# start of Excerpt to read

Argument on Behalf of the Appellant

 

[69]         As indicated by counsel for the Appellant in his opening statement, he argued that the issue before the Court was whether or not the losses incurred in disposing of his shares (stock option shares) in Emergis were income (non-capital losses) or capital losses.

 

[70]         In the present scenario the Minister has deprived the taxpayer of the right to set off the losses as against income while taxing the benefits as income.

 

[71]         In 2000 when the Appellant left his active employment he embarked on a plan to deal in shares as an adventure in the nature of trade. One test to be applied, were there indicia of a trader in shares?

 

[72]         There is substantial evidence of his intention to become a trader. He had a great deal of entrepreneurial knowledge through his various jobs and his training which culminated in his special knowledge which he acquired while working for Emergis.

 

[73]         In 2000 when he left Emergis he started a plan to trade his option shares. This plan was to sell the shares at the best price when he exercised his options on December 2, 2000. The purchase of the shares was fully financed and managed through a leveraged account. He then embarked upon this trading business.

 

[74]         As a result of the ‘dot com’ crash and the devaluation of the shares he was forced to sell and repay the debt he had incurred in buying them.

 

[75]         The acquiring of the Emergis shares was an adventure in the nature of trade. It is important as to what the taxpayer’s intention was when he acquired the shares. Yet, in cross-examination, not one question was asked about his intention.

# end of Excerpt to read

Rewrite the stretch of the appellant's argument from "Argument on Behalf" through "or capital losses.", putting "initial submission" in place of "opening statement".

# start of Material

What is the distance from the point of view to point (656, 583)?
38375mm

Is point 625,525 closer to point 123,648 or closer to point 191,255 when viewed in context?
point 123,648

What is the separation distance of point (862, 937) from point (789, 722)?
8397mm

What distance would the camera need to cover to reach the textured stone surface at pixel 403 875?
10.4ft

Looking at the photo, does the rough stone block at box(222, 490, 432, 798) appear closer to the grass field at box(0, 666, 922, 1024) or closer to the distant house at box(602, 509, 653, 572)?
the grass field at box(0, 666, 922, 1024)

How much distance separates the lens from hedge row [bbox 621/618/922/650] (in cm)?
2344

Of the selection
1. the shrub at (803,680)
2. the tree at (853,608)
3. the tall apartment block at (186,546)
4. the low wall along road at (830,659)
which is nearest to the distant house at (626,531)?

# end of Material
# start of Material

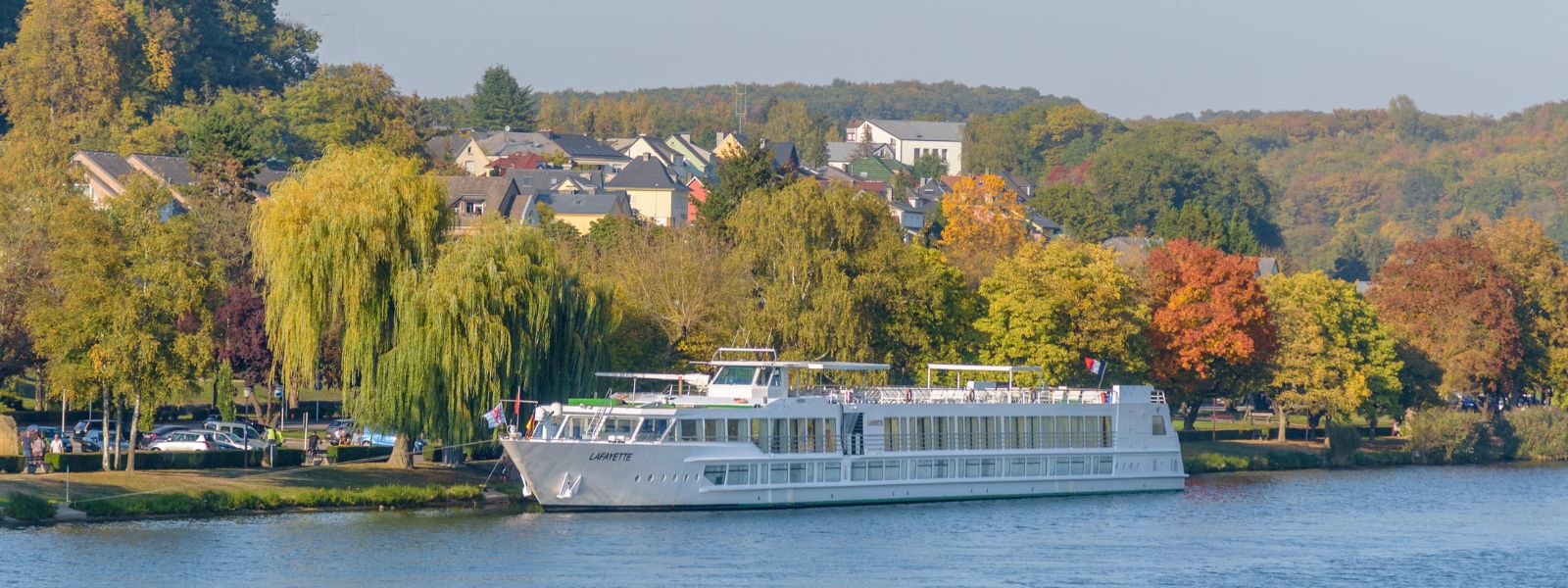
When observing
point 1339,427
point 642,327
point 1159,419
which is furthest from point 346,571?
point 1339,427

# end of Material

● **Response below**
Argument on Behalf of the Appellant

 

[69]         As indicated by counsel for the Appellant in his initial submission, he argued that the issue before the Court was whether or not the losses incurred in disposing of his shares (stock option shares) in Emergis were income (non-capital losses) or capital losses.